===== ИСХОДНЫЙ ТЕКСТ =====

426 Двойственная сущность, рождающаяся из алхимического союза противоположностей, – Rebis, или Lapis Philosophorum – столь отчетливо обрисована в соответствующей литературе, что мы без труда можем распознать в ней символ самости. Психологически самость представляет собой единство сознания (мужского начала) и бессознательного (женского начала). Она означает психическую целокупность. В такой формулировке самость – психологическое понятие. Эмпирически, однако, самость спонтанно проявляется в виде специфических символов, а ее целокупность отражена прежде всего в мандале и ее бесчисленных вариациях. Исторически эти символы – образы Бога.
427 Стадия анимы/анимуса коррелирует с политеизмом, самости – с монотеизмом. Естественная архетипическая символика, описывающая целокупность, которая включает в себя свет и тьму, в некотором роде противоречит христианской точке зрения, тогда как иудейской или яхвистической – не противоречит вообще или противоречит не сильно. Последняя представляется ближе к природе, а потому лучше отражает непосредственный опыт. Тем не менее христианские ересиархи пытались обойти подводные камни столь опасного для ранней Церкви манихейского дуализма и принять во внимание естественный символ. В результате среди символов Христа появились и такие важные символы, которые были у него общими с дьяволом, хотя на догму это не повлияло.

===== ПРИВЕДЁННЫЕ СТРОКИ =====

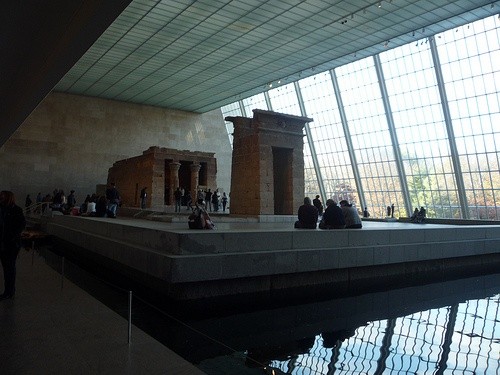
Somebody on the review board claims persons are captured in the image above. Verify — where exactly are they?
[339,200,362,229]
[313,195,323,216]
[84,183,122,220]
[410,207,426,224]
[174,188,183,212]
[196,187,228,212]
[364,208,368,217]
[0,190,26,304]
[24,187,79,217]
[294,196,319,230]
[186,190,194,211]
[319,199,345,229]
[387,203,394,218]
[140,186,148,210]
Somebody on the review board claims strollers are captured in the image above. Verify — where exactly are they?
[188,201,214,230]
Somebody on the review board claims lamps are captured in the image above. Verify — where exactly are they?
[378,1,381,8]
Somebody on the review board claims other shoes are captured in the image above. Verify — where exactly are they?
[0,294,14,300]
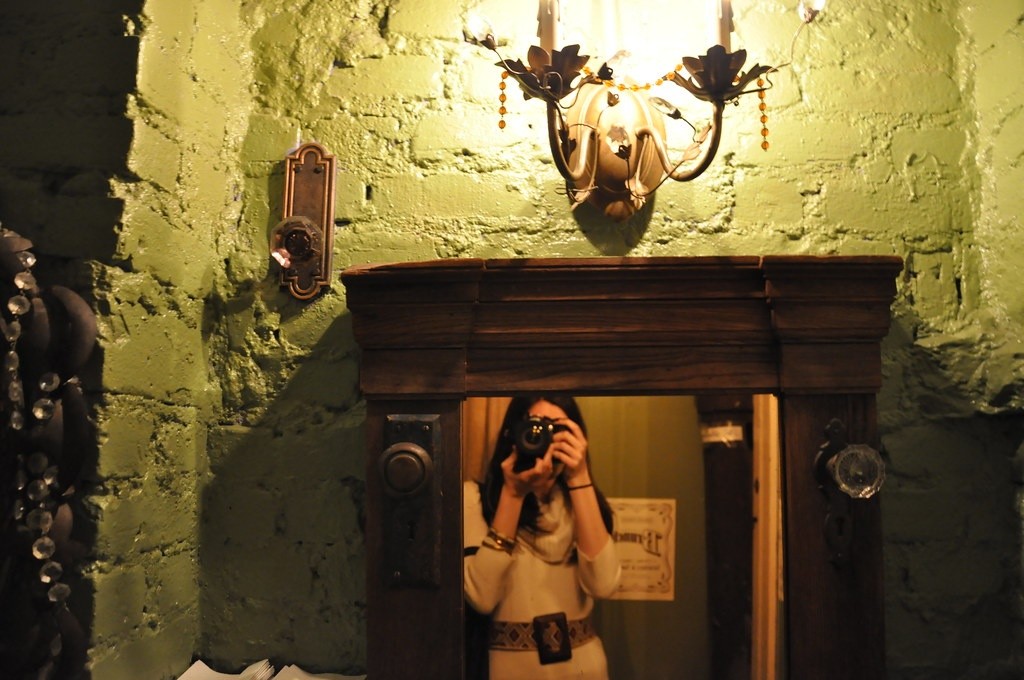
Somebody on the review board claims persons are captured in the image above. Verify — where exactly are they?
[463,394,622,680]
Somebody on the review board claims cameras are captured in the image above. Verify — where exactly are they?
[511,415,569,459]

=====

### ЗАДАНИЯ:
a – С чем, согласно тексту о самости, коррелирует стадия самости?
b – Перепишите из текста о самости отрывок, начиная со слов "427 Стадия анимы/анимуса" и продолжая до слов "это не повлияло.".
c – Продолжите текст о самости, начав сразу после его последнего предложения.
Строки являются самостоятельным материалом.

### ОТВЕТЫ К ЗАДАНИЯМ:
a – С монотеизмом.

b –
427 Стадия анимы/анимуса коррелирует с политеизмом, самости – с монотеизмом. Естественная архетипическая символика, описывающая целокупность, которая включает в себя свет и тьму, в некотором роде противоречит христианской точке зрения, тогда как иудейской или яхвистической – не противоречит вообще или противоречит не сильно. Последняя представляется ближе к природе, а потому лучше отражает непосредственный опыт. Тем не менее христианские ересиархи пытались обойти подводные камни столь опасного для ранней Церкви манихейского дуализма и принять во внимание естественный символ. В результате среди символов Христа появились и такие важные символы, которые были у него общими с дьяволом, хотя на догму это не повлияло.

c –
428 Впрочем, до сих пор наиболее плодотворные попытки подыскать для самости подходящие символические выражения были предприняты гностиками. Большинство – например, Валентин и Василид – на самом деле были теологами, которые, в отличие от более ортодоксальных богословов, позволили себе попасть под сильное влияние естественного внутреннего опыта. Следовательно, они, как и алхимики, представляют собой подлинный кладезь сведений обо всех естественных символах, возникающих из последствий христианского откровения. В то же время их идеи компенсируют асимметрию Бога, постулируемую доктриной privatio boni, – в точности как хорошо известные современные тенденции бессознательного порождают символы целокупности, дабы ликвидировать разрыв между сознанием и бессознательным, который расширился вплоть до универсальной дезориентации.
429 Я отдаю себе отчет, что данная работа является далеко не исчерпывающей и представляет собой лишь набросок того, как выглядят определенные христианские идеи с точки зрения психологического опыта. Поскольку моей главной задачей было указать на параллелизм или различия между эмпирическими данными и традиционными взглядами, необходимо было принять во внимание расхождения, обусловленные временем и языком. В особенности это относится к символу рыбы. Здесь мы неизбежно ступаем на нетвердую почву и время от времени вынуждены прибегать либо к умозрительной гипотезе, либо к пробной реконструкции контекста. Хотя любой исследователь, разумеется, обязан как можно более полно документировать свои находки, иногда надлежит выдвигать гипотезы, даже рискуя ошибиться. В конце концов, ошибки – фундамент истины; если нам неведомо, чем является некая вещь, наши знания приумножатся уже от того, что мы выясним, чем она точно не является.